_Excerpt to read_:
Item 5.02. Departure of Directors or Certain Officers; Election of Directors;
Appointment of Certain Officers; Compensatory Arrangements of Certain Officers.
Executive Transition
On December 5, 2019, United Airlines Holdings, Inc. (the "Company"), the parent
company of United Airlines, Inc. ("United"), announced that Oscar Munoz will
transition from the role of Chief Executive Officer of the Company following the
Company's 2020 Annual Meeting of Stockholders (the "2020 Annual Meeting") and
assume the role of Executive Chairman of the Board of Directors of the Company
(the "Board"), and that J. Scott Kirby, currently the President of the Company,
will assume the role of Chief Executive Officer of the Company at such time. The
2020 Annual Meeting is scheduled for May 20, 2020.
Mr. Kirby, 52, has served as President of the Company and United since August
2016. Prior to joining the Company, from December 2013 to August 2016, Mr. Kirby
served as President of American Airlines Group Inc. and American Airlines, Inc.

_Entries provided_:
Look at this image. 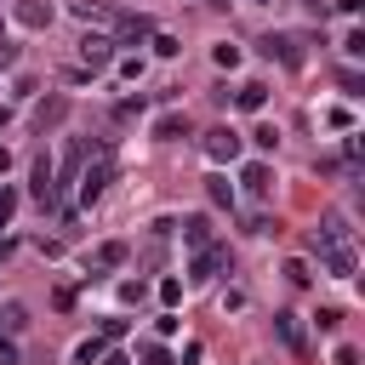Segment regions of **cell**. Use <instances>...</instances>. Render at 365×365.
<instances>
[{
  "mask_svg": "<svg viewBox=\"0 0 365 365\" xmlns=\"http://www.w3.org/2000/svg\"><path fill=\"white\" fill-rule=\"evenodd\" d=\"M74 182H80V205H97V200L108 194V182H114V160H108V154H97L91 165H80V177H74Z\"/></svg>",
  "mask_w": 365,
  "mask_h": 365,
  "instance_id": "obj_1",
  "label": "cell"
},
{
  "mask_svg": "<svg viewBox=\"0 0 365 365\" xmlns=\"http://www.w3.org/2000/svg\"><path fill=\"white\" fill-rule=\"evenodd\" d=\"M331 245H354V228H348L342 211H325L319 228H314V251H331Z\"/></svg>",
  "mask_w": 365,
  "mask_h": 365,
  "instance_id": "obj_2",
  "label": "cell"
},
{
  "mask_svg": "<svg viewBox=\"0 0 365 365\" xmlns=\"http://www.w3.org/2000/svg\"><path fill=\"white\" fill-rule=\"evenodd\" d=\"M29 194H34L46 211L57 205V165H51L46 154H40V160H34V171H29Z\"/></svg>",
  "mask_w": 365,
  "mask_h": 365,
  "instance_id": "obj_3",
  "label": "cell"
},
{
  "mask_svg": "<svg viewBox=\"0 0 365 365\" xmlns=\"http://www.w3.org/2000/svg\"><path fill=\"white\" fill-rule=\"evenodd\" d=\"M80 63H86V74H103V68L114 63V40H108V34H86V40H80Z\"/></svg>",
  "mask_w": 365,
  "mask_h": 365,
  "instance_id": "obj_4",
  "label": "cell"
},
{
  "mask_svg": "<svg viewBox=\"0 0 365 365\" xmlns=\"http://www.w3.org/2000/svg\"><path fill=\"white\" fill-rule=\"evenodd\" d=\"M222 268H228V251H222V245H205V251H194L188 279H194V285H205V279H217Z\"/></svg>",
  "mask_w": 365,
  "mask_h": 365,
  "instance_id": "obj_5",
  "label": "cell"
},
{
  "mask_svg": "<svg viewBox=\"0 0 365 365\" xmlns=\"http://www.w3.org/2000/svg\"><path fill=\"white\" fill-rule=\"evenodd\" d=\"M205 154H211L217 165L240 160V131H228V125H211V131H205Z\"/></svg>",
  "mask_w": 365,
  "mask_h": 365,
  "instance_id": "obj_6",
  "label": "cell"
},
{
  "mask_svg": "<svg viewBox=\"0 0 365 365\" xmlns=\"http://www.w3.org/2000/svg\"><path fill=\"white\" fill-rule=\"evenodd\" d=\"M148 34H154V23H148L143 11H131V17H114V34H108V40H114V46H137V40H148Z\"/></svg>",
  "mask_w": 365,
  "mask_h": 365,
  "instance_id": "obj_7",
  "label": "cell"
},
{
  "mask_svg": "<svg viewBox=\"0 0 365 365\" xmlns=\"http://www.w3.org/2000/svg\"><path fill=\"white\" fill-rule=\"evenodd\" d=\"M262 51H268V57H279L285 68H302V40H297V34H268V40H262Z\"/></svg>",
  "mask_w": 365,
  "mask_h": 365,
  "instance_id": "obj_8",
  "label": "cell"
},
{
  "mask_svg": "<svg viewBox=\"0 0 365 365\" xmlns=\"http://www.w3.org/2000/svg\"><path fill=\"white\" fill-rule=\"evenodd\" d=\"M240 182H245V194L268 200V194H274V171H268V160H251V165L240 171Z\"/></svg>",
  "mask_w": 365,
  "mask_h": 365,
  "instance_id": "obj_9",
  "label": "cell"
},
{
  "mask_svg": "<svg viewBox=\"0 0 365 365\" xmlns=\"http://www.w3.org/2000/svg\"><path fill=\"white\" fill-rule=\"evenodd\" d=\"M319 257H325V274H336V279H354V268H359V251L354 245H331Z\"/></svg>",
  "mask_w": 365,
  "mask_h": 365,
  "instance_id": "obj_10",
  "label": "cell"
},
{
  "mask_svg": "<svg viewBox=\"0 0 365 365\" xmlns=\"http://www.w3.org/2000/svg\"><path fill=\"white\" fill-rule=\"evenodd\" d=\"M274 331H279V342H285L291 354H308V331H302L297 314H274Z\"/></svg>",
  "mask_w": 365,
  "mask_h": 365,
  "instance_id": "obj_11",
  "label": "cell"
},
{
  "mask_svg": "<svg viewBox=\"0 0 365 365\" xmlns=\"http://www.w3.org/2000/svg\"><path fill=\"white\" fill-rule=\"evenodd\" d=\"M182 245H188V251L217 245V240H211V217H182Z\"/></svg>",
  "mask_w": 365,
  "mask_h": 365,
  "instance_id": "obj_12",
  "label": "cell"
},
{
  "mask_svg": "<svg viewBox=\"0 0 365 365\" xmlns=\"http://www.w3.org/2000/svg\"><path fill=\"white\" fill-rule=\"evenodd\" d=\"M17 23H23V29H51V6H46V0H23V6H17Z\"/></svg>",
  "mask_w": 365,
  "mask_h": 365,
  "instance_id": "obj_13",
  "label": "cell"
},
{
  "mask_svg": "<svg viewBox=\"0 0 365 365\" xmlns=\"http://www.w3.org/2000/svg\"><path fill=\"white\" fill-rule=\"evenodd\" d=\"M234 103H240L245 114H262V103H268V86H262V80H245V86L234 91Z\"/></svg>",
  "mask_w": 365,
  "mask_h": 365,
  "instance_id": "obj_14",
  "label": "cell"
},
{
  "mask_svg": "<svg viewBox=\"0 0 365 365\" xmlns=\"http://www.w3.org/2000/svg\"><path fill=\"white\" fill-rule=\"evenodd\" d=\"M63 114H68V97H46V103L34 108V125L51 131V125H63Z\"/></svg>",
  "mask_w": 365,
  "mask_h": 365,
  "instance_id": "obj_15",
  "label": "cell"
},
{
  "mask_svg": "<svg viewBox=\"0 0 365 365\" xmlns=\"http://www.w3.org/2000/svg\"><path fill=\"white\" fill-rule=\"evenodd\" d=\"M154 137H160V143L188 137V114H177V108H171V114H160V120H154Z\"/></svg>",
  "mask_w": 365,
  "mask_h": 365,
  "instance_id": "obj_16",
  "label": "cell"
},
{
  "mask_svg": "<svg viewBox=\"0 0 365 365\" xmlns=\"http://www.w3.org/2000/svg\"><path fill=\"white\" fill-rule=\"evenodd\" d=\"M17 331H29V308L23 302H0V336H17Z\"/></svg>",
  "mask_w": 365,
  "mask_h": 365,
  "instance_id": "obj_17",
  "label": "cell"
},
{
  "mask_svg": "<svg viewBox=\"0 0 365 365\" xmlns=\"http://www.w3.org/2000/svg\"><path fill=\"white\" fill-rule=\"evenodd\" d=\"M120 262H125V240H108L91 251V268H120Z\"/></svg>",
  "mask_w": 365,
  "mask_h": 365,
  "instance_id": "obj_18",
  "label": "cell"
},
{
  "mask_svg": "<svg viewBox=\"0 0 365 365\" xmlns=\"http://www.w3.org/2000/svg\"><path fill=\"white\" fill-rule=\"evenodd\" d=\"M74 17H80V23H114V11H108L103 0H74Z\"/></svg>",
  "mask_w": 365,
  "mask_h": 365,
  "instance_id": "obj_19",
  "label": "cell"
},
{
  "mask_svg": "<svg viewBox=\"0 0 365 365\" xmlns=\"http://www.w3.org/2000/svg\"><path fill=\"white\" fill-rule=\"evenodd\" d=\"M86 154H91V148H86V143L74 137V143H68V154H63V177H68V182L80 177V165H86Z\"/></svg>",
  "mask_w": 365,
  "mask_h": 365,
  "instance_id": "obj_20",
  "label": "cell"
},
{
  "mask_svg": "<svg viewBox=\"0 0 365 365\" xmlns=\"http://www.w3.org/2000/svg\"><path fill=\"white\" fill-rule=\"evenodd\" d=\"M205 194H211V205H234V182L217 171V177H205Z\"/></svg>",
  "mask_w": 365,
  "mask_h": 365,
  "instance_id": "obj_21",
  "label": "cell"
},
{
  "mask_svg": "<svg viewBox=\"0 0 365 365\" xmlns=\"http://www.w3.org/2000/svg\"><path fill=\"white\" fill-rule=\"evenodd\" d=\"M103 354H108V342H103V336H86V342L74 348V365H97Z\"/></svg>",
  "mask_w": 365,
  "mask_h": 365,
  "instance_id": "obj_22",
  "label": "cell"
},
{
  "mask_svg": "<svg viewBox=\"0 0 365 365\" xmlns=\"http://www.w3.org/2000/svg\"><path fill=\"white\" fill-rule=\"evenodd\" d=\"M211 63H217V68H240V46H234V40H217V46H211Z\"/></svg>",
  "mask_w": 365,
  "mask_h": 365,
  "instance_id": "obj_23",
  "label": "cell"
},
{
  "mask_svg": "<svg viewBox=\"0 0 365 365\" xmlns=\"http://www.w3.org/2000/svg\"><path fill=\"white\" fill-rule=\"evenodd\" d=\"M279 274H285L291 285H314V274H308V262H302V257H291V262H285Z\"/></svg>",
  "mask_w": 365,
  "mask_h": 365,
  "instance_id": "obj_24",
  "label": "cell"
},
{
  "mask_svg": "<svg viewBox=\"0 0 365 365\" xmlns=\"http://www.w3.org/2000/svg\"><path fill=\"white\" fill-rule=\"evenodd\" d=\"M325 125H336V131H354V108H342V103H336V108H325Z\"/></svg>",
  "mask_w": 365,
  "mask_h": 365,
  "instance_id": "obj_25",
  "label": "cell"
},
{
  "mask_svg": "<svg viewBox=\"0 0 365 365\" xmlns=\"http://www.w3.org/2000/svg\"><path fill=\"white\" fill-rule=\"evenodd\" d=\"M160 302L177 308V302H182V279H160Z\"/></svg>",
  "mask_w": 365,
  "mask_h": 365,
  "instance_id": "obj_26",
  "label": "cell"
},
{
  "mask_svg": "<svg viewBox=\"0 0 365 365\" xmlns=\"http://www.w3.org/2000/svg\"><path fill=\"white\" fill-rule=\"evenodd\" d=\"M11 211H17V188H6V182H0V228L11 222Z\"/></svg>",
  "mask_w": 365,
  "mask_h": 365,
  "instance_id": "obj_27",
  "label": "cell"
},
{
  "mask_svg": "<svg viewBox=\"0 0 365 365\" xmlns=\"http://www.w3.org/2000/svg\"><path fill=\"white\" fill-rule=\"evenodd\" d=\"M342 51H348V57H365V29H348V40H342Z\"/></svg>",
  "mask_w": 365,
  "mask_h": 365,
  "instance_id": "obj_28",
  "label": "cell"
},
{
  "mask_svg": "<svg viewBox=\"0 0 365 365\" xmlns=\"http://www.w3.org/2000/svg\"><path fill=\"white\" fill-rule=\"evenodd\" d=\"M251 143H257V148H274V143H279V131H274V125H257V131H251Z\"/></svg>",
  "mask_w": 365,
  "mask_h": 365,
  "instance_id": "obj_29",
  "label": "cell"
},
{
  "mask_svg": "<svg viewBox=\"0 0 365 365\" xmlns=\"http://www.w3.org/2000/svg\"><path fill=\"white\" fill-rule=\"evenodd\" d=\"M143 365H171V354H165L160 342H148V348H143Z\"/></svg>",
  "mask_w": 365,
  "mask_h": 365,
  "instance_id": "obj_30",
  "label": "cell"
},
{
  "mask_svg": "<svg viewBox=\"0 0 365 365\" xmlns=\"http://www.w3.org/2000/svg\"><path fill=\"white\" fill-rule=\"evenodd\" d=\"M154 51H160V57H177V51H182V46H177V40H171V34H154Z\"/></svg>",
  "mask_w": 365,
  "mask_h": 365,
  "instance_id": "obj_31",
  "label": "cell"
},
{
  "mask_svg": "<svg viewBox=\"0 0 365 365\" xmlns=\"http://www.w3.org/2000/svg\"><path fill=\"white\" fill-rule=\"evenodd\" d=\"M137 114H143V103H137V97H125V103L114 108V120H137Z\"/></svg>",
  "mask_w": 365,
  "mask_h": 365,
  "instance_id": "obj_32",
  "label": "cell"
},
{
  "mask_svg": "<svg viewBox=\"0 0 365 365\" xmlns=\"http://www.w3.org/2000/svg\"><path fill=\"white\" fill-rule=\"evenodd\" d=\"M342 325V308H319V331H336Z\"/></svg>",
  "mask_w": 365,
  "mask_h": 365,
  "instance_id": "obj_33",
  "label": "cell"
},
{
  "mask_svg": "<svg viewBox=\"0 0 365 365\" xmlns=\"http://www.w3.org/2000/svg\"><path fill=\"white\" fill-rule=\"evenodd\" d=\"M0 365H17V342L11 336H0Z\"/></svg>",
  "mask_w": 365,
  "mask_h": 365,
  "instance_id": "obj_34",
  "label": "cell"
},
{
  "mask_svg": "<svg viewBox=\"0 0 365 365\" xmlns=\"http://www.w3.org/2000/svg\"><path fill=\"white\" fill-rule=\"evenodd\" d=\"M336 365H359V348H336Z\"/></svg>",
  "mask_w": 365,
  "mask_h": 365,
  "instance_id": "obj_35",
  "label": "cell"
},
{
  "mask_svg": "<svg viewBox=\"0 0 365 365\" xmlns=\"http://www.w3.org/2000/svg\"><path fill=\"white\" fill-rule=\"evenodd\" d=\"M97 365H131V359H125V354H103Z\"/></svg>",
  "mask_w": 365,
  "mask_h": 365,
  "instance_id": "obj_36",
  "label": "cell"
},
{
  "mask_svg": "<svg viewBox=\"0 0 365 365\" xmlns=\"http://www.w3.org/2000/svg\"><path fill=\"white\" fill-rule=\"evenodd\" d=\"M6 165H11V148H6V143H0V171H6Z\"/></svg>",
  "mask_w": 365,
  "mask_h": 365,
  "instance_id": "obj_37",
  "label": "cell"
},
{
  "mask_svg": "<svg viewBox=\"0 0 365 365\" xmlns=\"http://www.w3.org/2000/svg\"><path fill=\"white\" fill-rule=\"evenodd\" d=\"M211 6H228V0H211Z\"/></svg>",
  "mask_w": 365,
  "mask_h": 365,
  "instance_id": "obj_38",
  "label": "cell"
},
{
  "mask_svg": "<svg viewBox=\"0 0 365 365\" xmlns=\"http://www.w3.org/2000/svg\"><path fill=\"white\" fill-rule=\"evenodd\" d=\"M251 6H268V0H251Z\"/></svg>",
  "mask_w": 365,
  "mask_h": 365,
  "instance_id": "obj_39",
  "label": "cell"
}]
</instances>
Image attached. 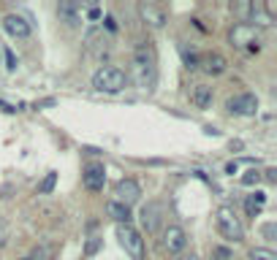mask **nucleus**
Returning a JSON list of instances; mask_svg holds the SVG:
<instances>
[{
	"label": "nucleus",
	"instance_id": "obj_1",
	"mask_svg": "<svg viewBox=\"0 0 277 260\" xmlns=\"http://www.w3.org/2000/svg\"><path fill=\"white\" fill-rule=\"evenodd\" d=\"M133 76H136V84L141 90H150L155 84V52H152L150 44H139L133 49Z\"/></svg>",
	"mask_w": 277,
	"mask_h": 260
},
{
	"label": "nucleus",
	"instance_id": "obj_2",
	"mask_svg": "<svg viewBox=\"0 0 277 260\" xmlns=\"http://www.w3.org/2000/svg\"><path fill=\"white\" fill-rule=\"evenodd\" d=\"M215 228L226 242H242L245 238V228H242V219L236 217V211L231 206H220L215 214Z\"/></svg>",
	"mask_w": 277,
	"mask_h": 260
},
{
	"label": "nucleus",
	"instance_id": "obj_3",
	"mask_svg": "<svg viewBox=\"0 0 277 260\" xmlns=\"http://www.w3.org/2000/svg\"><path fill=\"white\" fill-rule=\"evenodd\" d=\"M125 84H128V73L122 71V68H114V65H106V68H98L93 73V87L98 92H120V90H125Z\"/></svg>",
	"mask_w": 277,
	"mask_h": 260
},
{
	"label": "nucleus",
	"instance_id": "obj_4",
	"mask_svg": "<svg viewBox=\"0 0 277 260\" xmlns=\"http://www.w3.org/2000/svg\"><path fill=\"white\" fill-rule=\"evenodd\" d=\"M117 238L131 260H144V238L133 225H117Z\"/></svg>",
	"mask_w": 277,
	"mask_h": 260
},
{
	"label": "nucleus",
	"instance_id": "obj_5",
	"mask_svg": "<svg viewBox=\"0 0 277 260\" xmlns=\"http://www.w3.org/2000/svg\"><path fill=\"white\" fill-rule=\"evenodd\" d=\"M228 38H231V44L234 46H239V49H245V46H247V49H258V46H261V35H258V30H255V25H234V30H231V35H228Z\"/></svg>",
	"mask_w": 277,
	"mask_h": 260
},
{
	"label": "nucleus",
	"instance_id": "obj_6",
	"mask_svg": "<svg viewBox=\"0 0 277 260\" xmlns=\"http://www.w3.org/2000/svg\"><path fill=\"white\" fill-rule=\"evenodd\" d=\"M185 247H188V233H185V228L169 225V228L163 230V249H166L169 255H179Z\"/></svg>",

_Task statement_:
Carry on the United Airlines executive transition filing above, starting right after its last sentence.

_Result of the task_:
Mr. Kirby also previously served as President of US Airways from October 2006 to
December 2013. Mr. Kirby held significant other leadership roles at US Airways
and at America West prior to the 2005 merger of those carriers, including
Executive Vice President-Sales and Marketing (2001 to 2006)? Senior Vice
President, e-business (2000 to 2001)? Vice President, Revenue Management (1998
to 2000)? Vice President, Planning (1997 to 1998)? and Senior Director,
Scheduling and Planning (1995 to 1998). Prior to joining America West, Mr. Kirby
worked for American Airlines Decision Technologies and at the Pentagon.
The Company has issued a press release related to the transition. The press
release is attached as Exhibit 99.1.
Transition Agreement with Mr. Munoz
On December 4, 2019, the Company and United entered into a Transition Agreement
with Mr. Munoz (the "Transition Agreement") reflecting the terms and conditions
of the transition and Mr. Munoz's employment. The Transition Agreement provides
that Mr. Munoz will continue to serve as Chief Executive Officer and a director
of the Company through the 2020 Annual Meeting and that, during this period, Mr.
Munoz's employment will continue to be governed by the terms and conditions of
his Employment Agreement, dated December 31, 2015, with the Company and United
(as amended, the "Employment Agreement"). Pursuant to the Transition Agreement,
Mr. Munoz will transition from the position of Chief Executive Officer of the
Company and United following the 2020 Annual Meeting and will assume the role of
Executive Chairman at such time. The Transition Agreement contemplates that Mr.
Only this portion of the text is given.